Le vélo mène à tout, y compris aux journalistes, pour peu qu’on emprunte les bonnes routes, friandes de haies et de fossés, avares de véhicules motorisés, avec en point de mire le clocher de charmants villages.
C’était
l’été, celui qui allait se terminer par le début d’une aventure : celle du
1er roman publié. Diabolo
pacte était en cours de fabrication et, ce mois d’août, j’écumais les
libraires de la région toulousaine, débordant sur les départements limitrophes,
en quête de séances de dédicace.
C’était
un dimanche. En duo, nous avons franchi le Tarn, la rivière, et montions en
pente douce vers Salvagnac, première étape sur la route des bastides. Chaque
fois, un grand bonheur d’apercevoir sous un azur de carte postale les bâtisses hésitant
entre le rose et l’ocre couronnées de tuiles romaines ! Nos vélos sont sur
la crête et, à notre droite, un espace couvert de gazon accueille des tables.

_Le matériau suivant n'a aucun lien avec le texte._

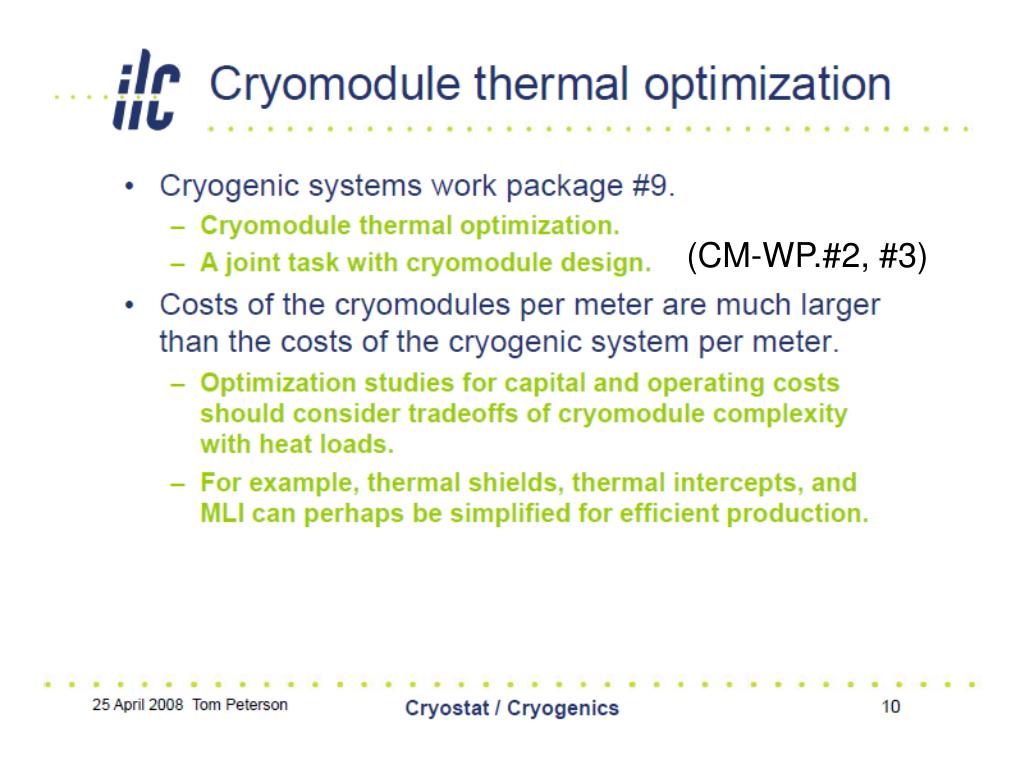 ilc Cryomodule thermal optimization

• Cryogenic systems work package #9.
– Cryomodule thermal optimization.
– A joint task with cryomodule design. (CM-WP.#2, #3)

• Costs of the cryomodules per meter are much larger than the costs of the cryogenic system per meter.
– Optimization studies for capital and operating costs should consider tradeoffs of cryomodule complexity with heat loads.
– For example, thermal shields, thermal intercepts, and MLI can perhaps be simplified for efficient production.

25 April 2008 Tom Peterson Cryostat / Cryogenics 10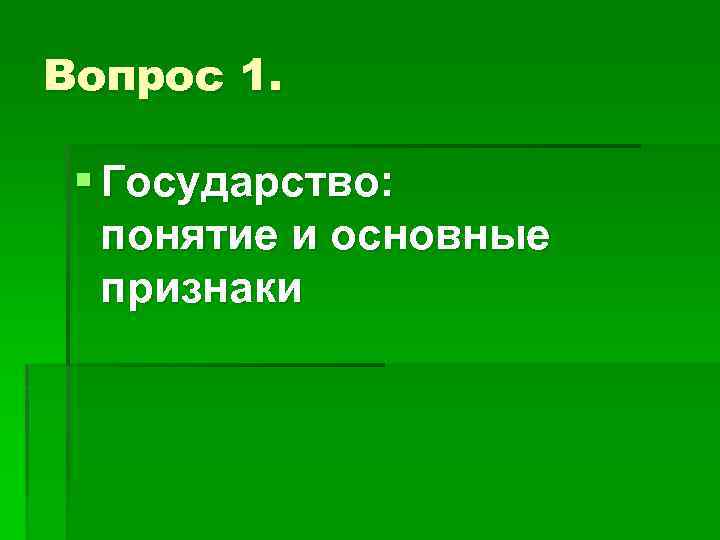 Вопрос 1.

Государство: понятие и основные признаки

Sur l’une d’elles, des livres se posent sur de petits chevalets. Nous
approchons, posons nos vélos. C’est ainsi que nous fîmes connaissance de Jean-Jacques Rouch.
Nous découvrons les titres des romans que nous lirons par la suite : Les yeux d’Izarn, Le maître du safran. Car
Jean-Jacques Rouch est écrivain. Ma
chance d’être deux face à la table c’est que je suis dispensée de parler de la
sortie prochaine de Diabolo pacte.
C’est Jean-Paul qui met le sujet sur le tapis. Jean-Jacques Rouch me propose
alors de lui amener mon livre à la Dépêche du Midi pour un éventuel article si
le livre lui plaît.
Je
l’ignore mais je suis en train de charger mon porte-bagage d’un sacré
avantage : à l’automne, Jean-Jacques m’annoncera au téléphone :
―
J’ai beaucoup aimé votre bouquin.
Et
j’aurai des articles. Que les auteurs qui désespèrent en ces termes :
―
Avoir de la presse ne fait pas vendre.
Que
ceux-là se rassurent :
―
N’avoir aucune presse ne fait pas vendre davantage.
Je
rencontrerai à maintes reprises Jean-Jacques, parfois avec son frère en
journalisme, Michel Baglin. Lors de
mon premier salon du livre, où nous devions tous deux être primés, mon amie
Claudine devait retrouver Jean-Jacques, un ancien camarade du lycée Raymond
Naves. Quelques jours plus tard, il serait sur son palier, casque sous le bras
(Jean-Jacques circulait à scooter) pour lui dire que la Dépêche n’avait pas
encore fait passer l’article sur sa copine. Je me souviens de la réaction de Claudine,
déplorant avoir raté sa vie en ne faisant paraître aucun livre. J’ajouterai un
bémol : avant de publier, il faut quand même avoir écrit et, pour écrire,
en sentir la nécessité. En l’absence de cette dernière condition, on n’a rien
manqué du tout.
Avant
d’envier les gens, il faudrait envisager ce que la vie leur réserve.
Car
la vie est chienne, frétillante de la queue, tout sourire, puis montrant
brusquement les crocs. La maladie allait planter les siens dans les os de
Jean-Jacques avant de l’emporter en 2016.
Quant
à moi, je demeure fidèle au guidon. En pédalant, surtout dans les difficultés,
j’oublie les sujets qui fâchent et me dis que c’est merveille de conserver
une santé à même de me propulser en haut des cols. Quant à la littérature, je
ne trouve nullement matière à me pousser du col.